News that there is a Duke University freshman who acts in pornographic films was always going to make the Internet catch fire.  But the recent revelations, which have taken every site from Jezebel to Reason to the Huffington Post by storm, also have offered a frightening picture of the economic choices faced by an entire generation of Americans.

The student in question, calling herself “Lauren” for the sake of protection, told RealClearEducation:

People have this perception that if you cannot pay for college, financial aid will take care of you, and that perception is wrong. If you are very low income, you can get a full ride to Duke, no problem. If you are middle- or upper-middle class, you will get screwed in the process. So many middle-class students have not gotten sufficient financial aid because, on paper, their families look like they have money. Just because I’m not poor doesn’t mean I can afford $60,000 a year for college. Other students from middle- and upper-middle class families have said the same thing.[…]

I think it’s very poignant that, nowadays, if you’re middle class, the only way to pay for college is to take out hundreds of thousands of dollars in loans. We need to provide a better financial future for our students. I shouldn’t have to go broke, I shouldn’t have to go into debt at 18 years old to pay for an education.

Lauren is eminently correct, and it’s sad that it took her being a tabloid curiosity for this narrative to be heard.

We are talking about a girl who made what, from any perspective, is a heroic and responsible choice by refusing to settle for an education that was less than what her academic achievements merit. She got into Duke and, therefore, had every right to go. Some have treated her means of paying for the experience as a scandal. The real scandal is that we have permitted elite educational institutions, which are supposed to be based on merit, to price themselves into luxury goods for anyone who isn’t either extremely rich or extremely poor.

Lauren’s experience could well count as a metaphor for the experience of the millennial generation and the predatory loan bubble that has so damaged them. The world is full of women’s studies majors with elite degrees who end up hundreds of thousands of dollars in debt and confronted by disappointing job prospects. This one happened to avoid the last bit by having sex on camera for money. Lauren herself apparently feels empowered by the experience, and therefore I won’t presume to lament her fate, but there are plenty of co-eds who wouldn’t have the same reaction. A career in porn should not be the prerequisite for joining what Charles Murray calls “the cognitive elite.”

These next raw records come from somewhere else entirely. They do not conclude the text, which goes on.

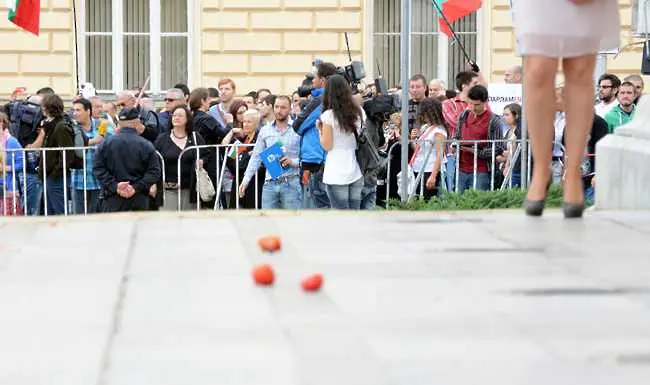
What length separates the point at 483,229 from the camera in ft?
21.3

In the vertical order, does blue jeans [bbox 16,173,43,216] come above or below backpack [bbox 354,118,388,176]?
below

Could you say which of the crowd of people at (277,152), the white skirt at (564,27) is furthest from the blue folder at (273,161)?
the white skirt at (564,27)

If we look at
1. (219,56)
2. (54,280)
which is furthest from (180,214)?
(219,56)

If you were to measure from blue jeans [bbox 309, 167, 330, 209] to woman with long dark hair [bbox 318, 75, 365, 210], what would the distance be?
0.24 meters

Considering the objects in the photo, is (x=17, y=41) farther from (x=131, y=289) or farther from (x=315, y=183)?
(x=131, y=289)

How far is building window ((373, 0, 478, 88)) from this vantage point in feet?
84.6

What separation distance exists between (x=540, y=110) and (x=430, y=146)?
24.7 ft

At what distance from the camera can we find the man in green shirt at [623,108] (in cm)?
1486

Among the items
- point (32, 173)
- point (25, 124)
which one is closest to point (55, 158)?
point (32, 173)

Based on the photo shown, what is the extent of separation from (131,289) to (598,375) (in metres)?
1.74

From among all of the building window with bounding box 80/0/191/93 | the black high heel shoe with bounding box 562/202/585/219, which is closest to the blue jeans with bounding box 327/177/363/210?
the black high heel shoe with bounding box 562/202/585/219

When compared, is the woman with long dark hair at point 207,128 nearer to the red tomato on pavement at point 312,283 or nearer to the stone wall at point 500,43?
the stone wall at point 500,43

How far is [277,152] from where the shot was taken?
14000mm

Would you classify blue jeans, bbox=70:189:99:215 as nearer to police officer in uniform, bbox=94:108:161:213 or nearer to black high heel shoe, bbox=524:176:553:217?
police officer in uniform, bbox=94:108:161:213
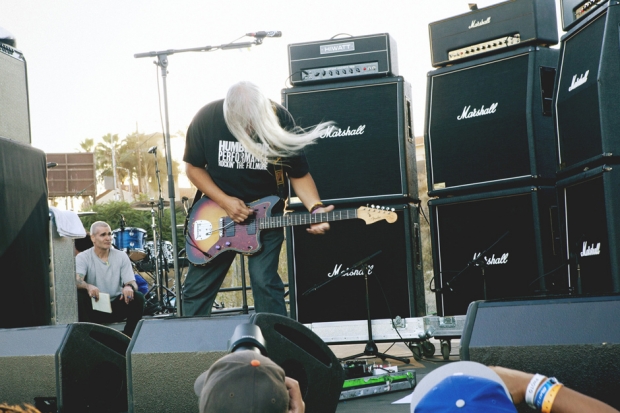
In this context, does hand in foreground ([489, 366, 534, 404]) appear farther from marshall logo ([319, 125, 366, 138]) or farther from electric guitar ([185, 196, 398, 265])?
marshall logo ([319, 125, 366, 138])

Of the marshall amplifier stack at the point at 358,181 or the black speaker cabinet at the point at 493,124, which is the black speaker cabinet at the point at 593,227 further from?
the marshall amplifier stack at the point at 358,181

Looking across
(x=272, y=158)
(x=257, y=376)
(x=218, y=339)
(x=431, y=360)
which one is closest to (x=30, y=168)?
(x=272, y=158)

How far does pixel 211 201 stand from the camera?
3719 mm

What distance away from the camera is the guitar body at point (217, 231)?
11.7 ft

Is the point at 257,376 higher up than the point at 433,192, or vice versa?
the point at 433,192

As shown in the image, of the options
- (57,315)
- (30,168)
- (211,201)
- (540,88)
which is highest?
(540,88)

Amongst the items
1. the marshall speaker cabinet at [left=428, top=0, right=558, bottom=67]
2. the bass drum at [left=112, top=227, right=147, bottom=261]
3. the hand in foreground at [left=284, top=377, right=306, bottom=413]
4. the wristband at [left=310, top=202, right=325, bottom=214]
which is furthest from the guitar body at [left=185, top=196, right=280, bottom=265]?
the bass drum at [left=112, top=227, right=147, bottom=261]

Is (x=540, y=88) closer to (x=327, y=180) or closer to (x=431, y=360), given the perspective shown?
(x=327, y=180)

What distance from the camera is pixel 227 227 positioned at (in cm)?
364

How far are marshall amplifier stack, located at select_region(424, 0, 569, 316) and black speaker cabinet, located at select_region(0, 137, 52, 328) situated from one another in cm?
264

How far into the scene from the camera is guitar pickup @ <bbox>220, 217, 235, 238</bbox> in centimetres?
363

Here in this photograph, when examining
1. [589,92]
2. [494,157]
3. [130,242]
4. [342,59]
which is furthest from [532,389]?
[130,242]

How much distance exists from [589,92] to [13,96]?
3618mm

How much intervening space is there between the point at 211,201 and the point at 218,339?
1351 millimetres
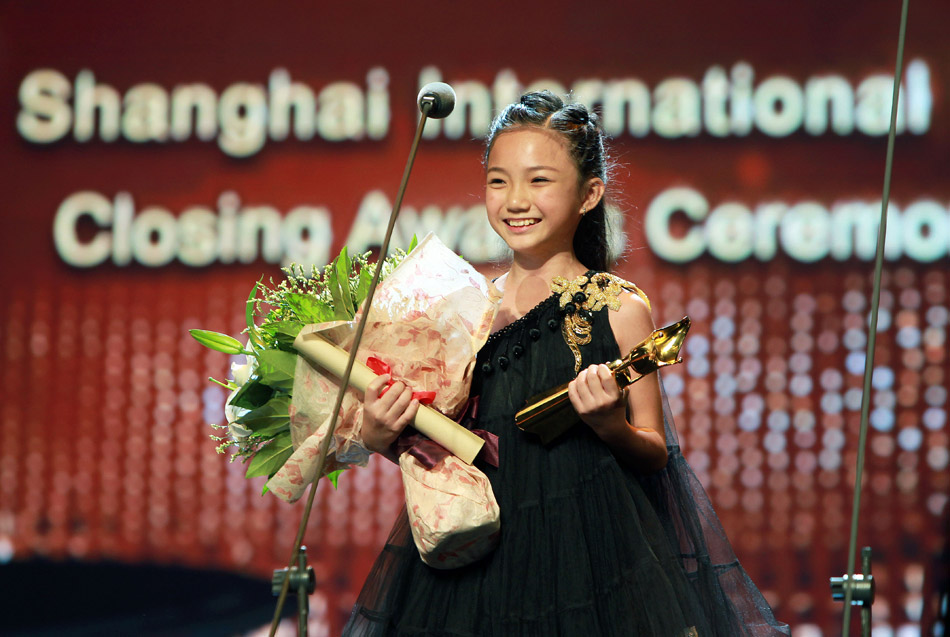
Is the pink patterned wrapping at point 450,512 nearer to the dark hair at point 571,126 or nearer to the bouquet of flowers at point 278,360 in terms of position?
the bouquet of flowers at point 278,360

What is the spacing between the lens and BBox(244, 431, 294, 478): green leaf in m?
1.44

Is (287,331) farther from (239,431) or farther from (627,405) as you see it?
(627,405)

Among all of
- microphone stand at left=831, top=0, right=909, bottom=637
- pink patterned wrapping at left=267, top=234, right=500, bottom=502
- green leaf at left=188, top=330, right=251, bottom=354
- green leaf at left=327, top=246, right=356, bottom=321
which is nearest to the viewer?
microphone stand at left=831, top=0, right=909, bottom=637

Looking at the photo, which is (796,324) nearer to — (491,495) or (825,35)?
(825,35)

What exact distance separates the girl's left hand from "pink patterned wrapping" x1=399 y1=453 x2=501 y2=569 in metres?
0.16

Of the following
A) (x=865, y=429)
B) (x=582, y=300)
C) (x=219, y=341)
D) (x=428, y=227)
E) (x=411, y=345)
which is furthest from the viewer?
(x=428, y=227)

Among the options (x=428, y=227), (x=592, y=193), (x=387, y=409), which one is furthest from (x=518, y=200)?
(x=428, y=227)

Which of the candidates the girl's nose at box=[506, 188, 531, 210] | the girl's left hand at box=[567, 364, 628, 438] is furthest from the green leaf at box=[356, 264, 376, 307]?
the girl's left hand at box=[567, 364, 628, 438]

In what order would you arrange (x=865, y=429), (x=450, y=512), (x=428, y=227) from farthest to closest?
(x=428, y=227) → (x=450, y=512) → (x=865, y=429)

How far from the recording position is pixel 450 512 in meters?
1.19

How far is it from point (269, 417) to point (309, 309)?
0.18m

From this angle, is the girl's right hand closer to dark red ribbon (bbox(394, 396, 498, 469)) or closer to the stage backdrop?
dark red ribbon (bbox(394, 396, 498, 469))

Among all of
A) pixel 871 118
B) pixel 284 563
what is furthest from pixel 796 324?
pixel 284 563

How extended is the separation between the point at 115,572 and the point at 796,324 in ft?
7.29
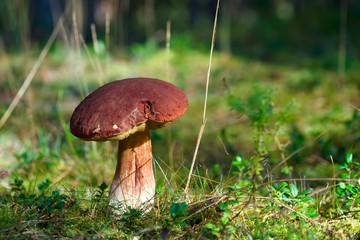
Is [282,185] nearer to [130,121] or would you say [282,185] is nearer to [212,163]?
[130,121]

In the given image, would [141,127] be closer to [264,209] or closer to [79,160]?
[264,209]

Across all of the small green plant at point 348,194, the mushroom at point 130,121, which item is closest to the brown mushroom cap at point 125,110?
the mushroom at point 130,121

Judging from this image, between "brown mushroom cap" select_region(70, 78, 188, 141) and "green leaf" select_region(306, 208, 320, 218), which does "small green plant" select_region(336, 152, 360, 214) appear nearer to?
"green leaf" select_region(306, 208, 320, 218)

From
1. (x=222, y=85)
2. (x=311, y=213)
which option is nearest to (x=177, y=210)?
(x=311, y=213)

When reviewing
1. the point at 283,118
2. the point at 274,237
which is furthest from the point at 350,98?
the point at 274,237

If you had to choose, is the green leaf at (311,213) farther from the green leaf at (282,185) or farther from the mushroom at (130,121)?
the mushroom at (130,121)

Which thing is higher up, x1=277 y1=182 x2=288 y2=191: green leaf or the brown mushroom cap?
the brown mushroom cap

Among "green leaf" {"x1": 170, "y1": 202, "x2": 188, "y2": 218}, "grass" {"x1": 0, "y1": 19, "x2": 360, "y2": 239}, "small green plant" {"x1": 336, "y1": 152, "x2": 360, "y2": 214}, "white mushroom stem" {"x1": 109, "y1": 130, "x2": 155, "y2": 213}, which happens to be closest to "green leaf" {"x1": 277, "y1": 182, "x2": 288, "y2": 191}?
"grass" {"x1": 0, "y1": 19, "x2": 360, "y2": 239}
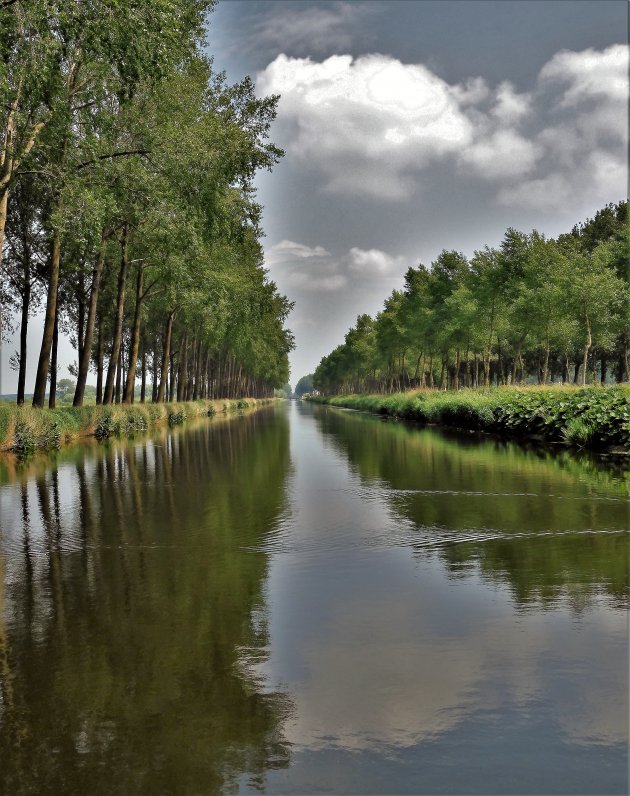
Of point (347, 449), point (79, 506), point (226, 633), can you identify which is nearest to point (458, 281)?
point (347, 449)

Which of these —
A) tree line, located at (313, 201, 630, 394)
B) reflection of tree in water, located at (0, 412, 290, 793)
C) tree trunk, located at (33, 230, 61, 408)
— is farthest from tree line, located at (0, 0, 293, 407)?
tree line, located at (313, 201, 630, 394)

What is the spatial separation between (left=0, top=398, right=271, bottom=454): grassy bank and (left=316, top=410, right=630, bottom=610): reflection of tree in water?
9.70m

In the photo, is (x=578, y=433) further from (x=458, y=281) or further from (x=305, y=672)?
(x=458, y=281)

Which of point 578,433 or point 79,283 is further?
point 79,283

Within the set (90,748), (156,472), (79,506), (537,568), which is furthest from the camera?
(156,472)

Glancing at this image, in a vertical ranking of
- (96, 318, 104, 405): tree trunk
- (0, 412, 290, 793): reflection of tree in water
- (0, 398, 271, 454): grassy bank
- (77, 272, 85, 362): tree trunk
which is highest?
(77, 272, 85, 362): tree trunk

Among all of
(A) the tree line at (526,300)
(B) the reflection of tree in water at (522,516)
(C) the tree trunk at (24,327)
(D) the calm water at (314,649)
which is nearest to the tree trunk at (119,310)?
(C) the tree trunk at (24,327)

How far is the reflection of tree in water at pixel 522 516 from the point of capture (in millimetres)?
5852

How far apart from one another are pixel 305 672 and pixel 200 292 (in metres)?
28.7

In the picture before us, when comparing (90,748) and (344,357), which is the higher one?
(344,357)

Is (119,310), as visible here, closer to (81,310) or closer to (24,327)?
(24,327)

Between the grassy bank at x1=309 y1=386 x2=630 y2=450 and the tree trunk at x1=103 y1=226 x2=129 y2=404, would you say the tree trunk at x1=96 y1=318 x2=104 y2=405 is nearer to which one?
the tree trunk at x1=103 y1=226 x2=129 y2=404

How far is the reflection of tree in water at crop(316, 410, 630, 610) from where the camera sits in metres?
5.85

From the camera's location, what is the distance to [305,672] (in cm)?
380
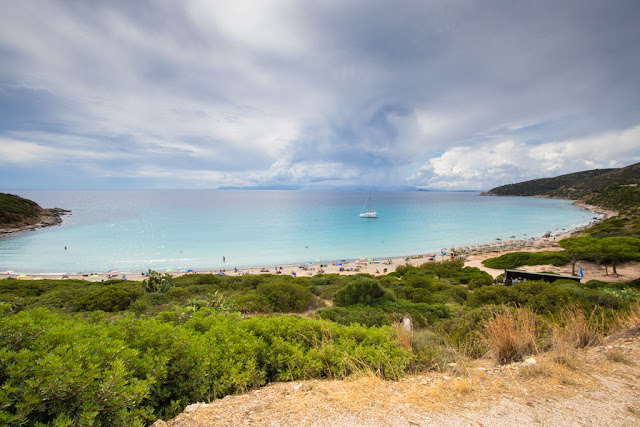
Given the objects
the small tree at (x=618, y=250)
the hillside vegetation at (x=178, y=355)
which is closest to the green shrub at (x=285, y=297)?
the hillside vegetation at (x=178, y=355)

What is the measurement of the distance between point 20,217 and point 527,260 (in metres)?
91.1

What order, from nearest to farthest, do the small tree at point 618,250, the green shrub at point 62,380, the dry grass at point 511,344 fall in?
the green shrub at point 62,380
the dry grass at point 511,344
the small tree at point 618,250

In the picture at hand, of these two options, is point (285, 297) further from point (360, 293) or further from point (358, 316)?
point (358, 316)

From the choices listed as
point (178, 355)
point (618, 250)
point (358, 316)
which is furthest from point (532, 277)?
point (178, 355)

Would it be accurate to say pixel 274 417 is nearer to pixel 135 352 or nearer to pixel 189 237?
pixel 135 352

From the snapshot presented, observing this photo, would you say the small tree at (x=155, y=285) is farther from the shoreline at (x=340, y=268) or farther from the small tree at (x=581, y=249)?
the small tree at (x=581, y=249)

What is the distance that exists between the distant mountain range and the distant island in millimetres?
128994

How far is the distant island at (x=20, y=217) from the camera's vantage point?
53.4m

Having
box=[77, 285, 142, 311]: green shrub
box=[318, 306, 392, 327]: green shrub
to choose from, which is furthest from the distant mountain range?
box=[77, 285, 142, 311]: green shrub

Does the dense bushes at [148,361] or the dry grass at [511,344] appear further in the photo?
the dry grass at [511,344]

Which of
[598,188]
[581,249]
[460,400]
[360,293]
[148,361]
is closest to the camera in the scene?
[148,361]

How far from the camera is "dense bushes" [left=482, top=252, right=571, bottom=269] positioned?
84.9ft

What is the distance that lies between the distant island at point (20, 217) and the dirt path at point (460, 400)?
74393mm

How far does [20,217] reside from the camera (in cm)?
5781
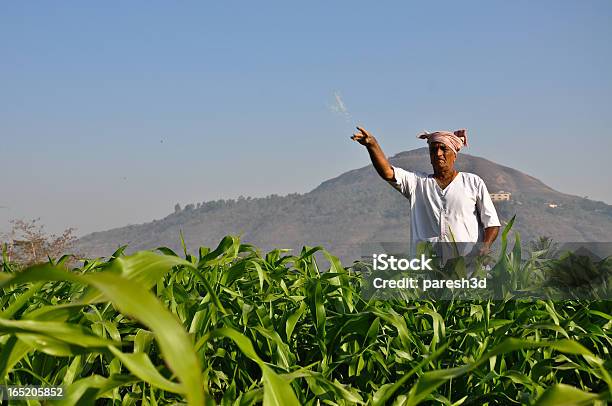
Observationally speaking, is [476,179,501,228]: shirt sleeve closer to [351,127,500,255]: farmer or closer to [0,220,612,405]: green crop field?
[351,127,500,255]: farmer

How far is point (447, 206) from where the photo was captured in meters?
4.84

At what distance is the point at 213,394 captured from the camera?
1.99 meters

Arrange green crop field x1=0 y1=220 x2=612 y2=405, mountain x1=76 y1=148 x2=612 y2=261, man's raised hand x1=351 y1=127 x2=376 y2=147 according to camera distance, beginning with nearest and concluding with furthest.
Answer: green crop field x1=0 y1=220 x2=612 y2=405, man's raised hand x1=351 y1=127 x2=376 y2=147, mountain x1=76 y1=148 x2=612 y2=261

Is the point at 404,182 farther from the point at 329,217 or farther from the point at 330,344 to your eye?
the point at 329,217

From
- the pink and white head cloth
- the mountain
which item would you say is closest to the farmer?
the pink and white head cloth

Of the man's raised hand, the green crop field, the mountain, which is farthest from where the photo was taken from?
the mountain

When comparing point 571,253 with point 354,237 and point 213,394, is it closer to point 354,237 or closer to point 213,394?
point 213,394

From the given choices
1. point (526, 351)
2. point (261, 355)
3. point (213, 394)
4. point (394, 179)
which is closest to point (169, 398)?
point (213, 394)

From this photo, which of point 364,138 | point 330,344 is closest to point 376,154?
point 364,138

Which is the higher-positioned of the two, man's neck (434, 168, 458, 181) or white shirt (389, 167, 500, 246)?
man's neck (434, 168, 458, 181)

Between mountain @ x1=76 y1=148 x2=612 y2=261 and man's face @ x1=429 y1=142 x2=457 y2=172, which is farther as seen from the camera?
mountain @ x1=76 y1=148 x2=612 y2=261

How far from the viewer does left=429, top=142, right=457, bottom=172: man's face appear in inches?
198

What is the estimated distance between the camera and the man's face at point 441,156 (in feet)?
16.5

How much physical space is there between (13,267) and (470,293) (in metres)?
1.93
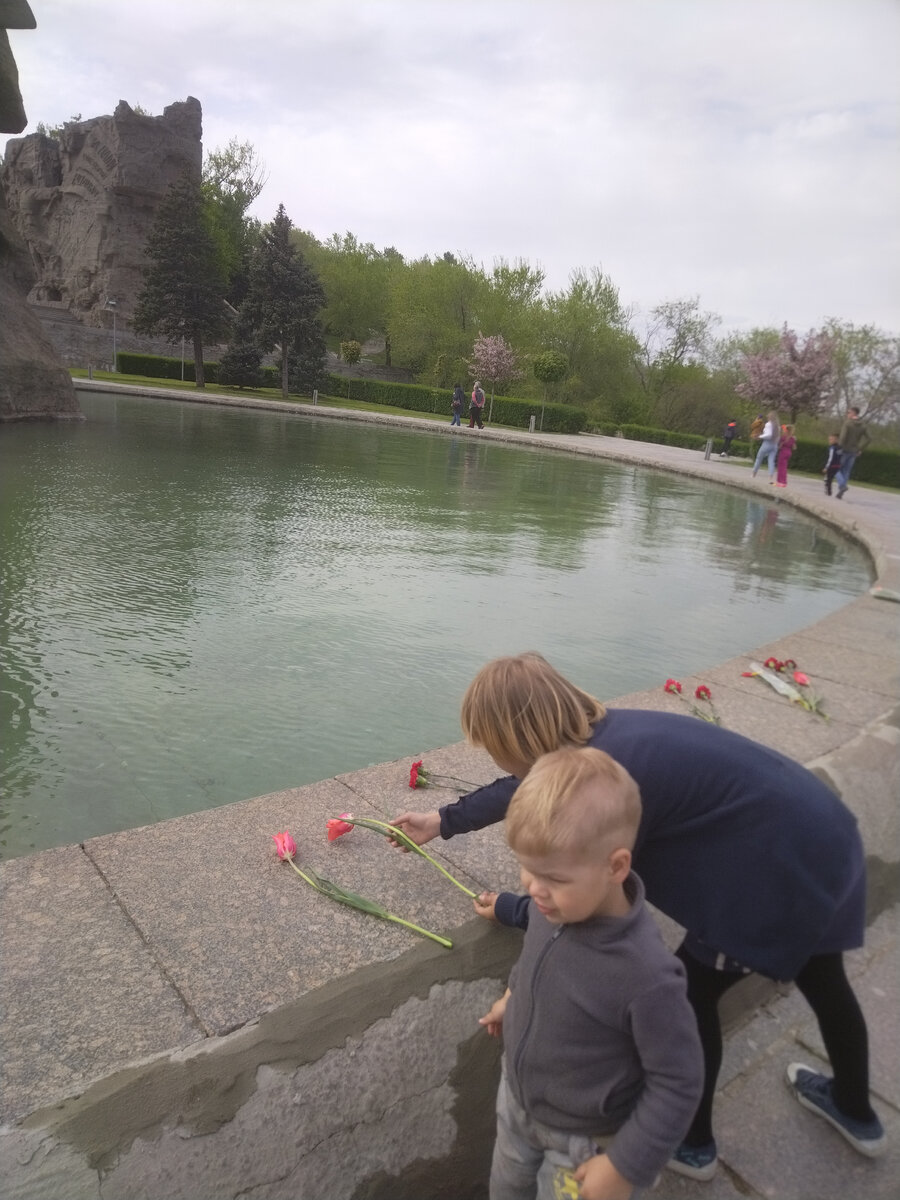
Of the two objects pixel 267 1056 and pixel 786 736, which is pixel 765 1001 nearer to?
pixel 786 736

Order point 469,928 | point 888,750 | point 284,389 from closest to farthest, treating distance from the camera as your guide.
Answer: point 469,928
point 888,750
point 284,389

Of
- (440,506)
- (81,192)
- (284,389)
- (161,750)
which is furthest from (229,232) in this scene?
(161,750)

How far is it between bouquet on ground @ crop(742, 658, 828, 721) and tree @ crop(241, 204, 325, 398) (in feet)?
115

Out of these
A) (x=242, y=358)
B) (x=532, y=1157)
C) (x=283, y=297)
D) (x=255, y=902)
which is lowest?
(x=532, y=1157)

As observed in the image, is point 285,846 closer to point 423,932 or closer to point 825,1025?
point 423,932

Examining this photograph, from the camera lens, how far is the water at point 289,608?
3.39 meters

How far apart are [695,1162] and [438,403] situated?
39.0m

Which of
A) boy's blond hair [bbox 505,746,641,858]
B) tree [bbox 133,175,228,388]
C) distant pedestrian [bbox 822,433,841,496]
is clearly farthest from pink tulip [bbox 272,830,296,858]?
tree [bbox 133,175,228,388]

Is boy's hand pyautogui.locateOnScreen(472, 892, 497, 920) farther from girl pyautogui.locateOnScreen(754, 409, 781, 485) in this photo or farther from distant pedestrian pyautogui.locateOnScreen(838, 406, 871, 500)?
girl pyautogui.locateOnScreen(754, 409, 781, 485)

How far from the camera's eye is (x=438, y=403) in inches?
1542

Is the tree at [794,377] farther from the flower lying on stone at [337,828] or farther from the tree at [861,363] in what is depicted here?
the flower lying on stone at [337,828]

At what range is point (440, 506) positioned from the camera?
10.8 metres

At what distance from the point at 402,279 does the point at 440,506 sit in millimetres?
39685

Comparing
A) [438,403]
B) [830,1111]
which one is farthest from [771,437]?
[438,403]
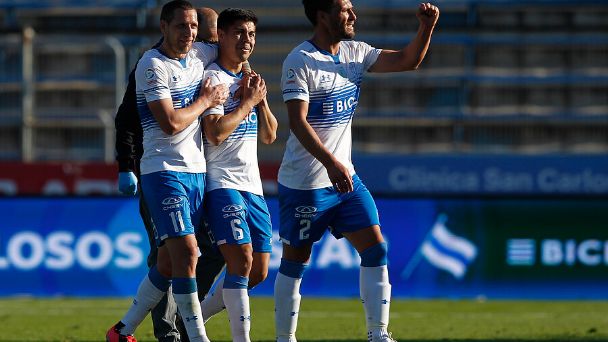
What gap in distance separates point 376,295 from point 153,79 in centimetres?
192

How did it get this way? Several answers present themselves.

Colleges suffer from a third-party payment problem. Tuition tends to be paid by institutions (the government, banks) that face massive perverse incentives, among them a lack of regard for how much efficiently those funds are actually spent. Rather, these same institutions expect to profit handsomely from bigger loans and to be bailed out if those loans prove toxic. What’s more, because student loan debt cannot be discharged, they are shielded even from concern about students declaring bankruptcy.

What’s more, because colleges don’t face pressure from financial institutions to control rising tuition, they are free to expand in irrelevant areas like hiring more administrative staff without much concern for fiscal prudence. What’s worse, when they do cut costs, it tends to be from parts of the budget that shouldn’t be cut; for instance, by relying on visiting adjunct professors to teach. As Matt Yglesias put it:

The issue is that schools are finding that they can get away with charging high prices. Since colleges are non-profits, ability to charge high prices doesn’t lead to dividend payouts or the acquisition of big cash stockpiles. The money gets spent. And the trend lately has been to spend it on administrators.

Ultimately, colleges are immune from being held accountable for the results they produce. A women’s studies major like Lauren, even from Duke, is not going to be as competitive in today’s job market as a computer science major. But colleges have an incentive to maximize the flow of subsidized loans, not to ensure they provide good returns on investment. Not even appeals to “the value of a liberal arts education” could justify the situation, given how most “studies” departments ignore the Western canon in favor of trendy material that is useless outside the academy.

Most of these sorts of problems could be fixed by a sufficiently hard-nosed approach by federal lenders, along with some sort of relief for current debt holders, but it may take more horror stories like Lauren’s for that to happen. Pornography might have provided one elite college student a way out of debt, but that’s no excuse to sit by and watch while her entire generation gets screwed.